The first pillar is decoupled storage and compute. BigQuery, Dataproc on GCS, and Dataflow on Pub/Sub all separate where data sits from what processes it. This lets you scale each axis independently, which is the single largest cost lever in cost optimization architectures.

The second pillar is right-sizing. Picking n2-standard-4 when n2-standard-2 would do, or running ten Dataflow workers when five suffice, doubles your bill for no business value. Right-sizing requires actual usage telemetry, not guesses.
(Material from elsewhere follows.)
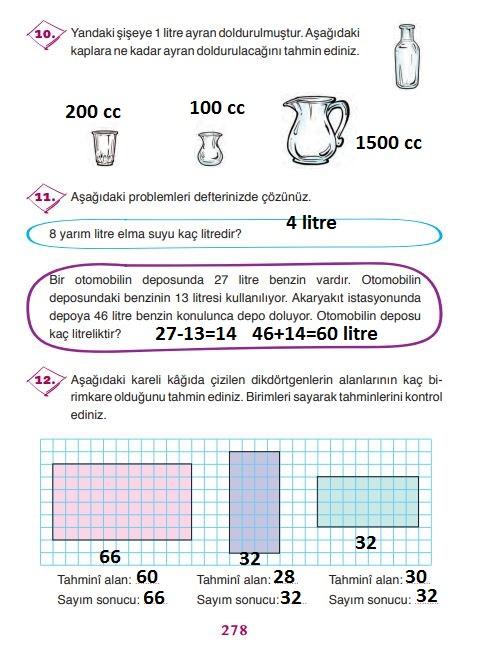 3.sınıf ada 278.sayfa matematik cevapları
The third pillar is temporal pricing. Spot VMs, preemptible workers, scheduled queries off-peak, and storage class transitions all exploit the fact that GCP charges different rates at different times or for different SLAs. Cost optimization architectures use these aggressively.

The fourth pillar is commitment. Committed use discounts, slot reservations, and BigQuery editions trade flexibility for price. Get this right and you save thirty to seventy percent. Get it wrong and you pay for capacity you never touch.

The fifth pillar is observability. Without billing exports to BigQuery, budget alerts, and anomaly detection, you only learn about cost problems on the first of the month. Cost optimization architectures embed cost feedback loops into engineering work.

A BigQuery slot is a unit of computational capacity equal to roughly half a CPU core plus associated memory and shuffle resources. Queries consume slots while running. On-demand pricing meters bytes scanned. Capacity pricing meters slot-hours. https://cloud.google.com/bigquery/docs/slots

Architecture and Design Patterns

A few recurring patterns show up in well-designed cost optimization architectures on GCP.

The tiered storage pattern moves data through hot, warm, cold, and archival tiers based on access age. Raw clickstream lands in Standard, ages to Nearline at thirty days, Coldline at ninety days, and Archive at one year. Lifecycle policies handle the transitions automatically. The pattern works because access frequency typically follows a power-law decay, where ninety percent of reads target the most recent ten percent of data.

The hybrid pricing pattern mixes on-demand BigQuery for ad-hoc analyst queries with a slot reservation for predictable production ETL. The reservation absorbs the steady workload. On-demand soaks up the spikes. This is the most common BigQuery cost optimization architectures pattern in mid-size organizations because it gets the best of both billing models.

The preemptible-heavy compute pattern runs Dataproc clusters with two regular workers and twenty preemptible workers. Spark and Hadoop are designed to handle node loss, so preemption is recoverable. The cluster costs roughly one-fifth of an all-regular configuration. Cost optimization architectures lean on this pattern for batch ETL where job latency tolerates a few restarts.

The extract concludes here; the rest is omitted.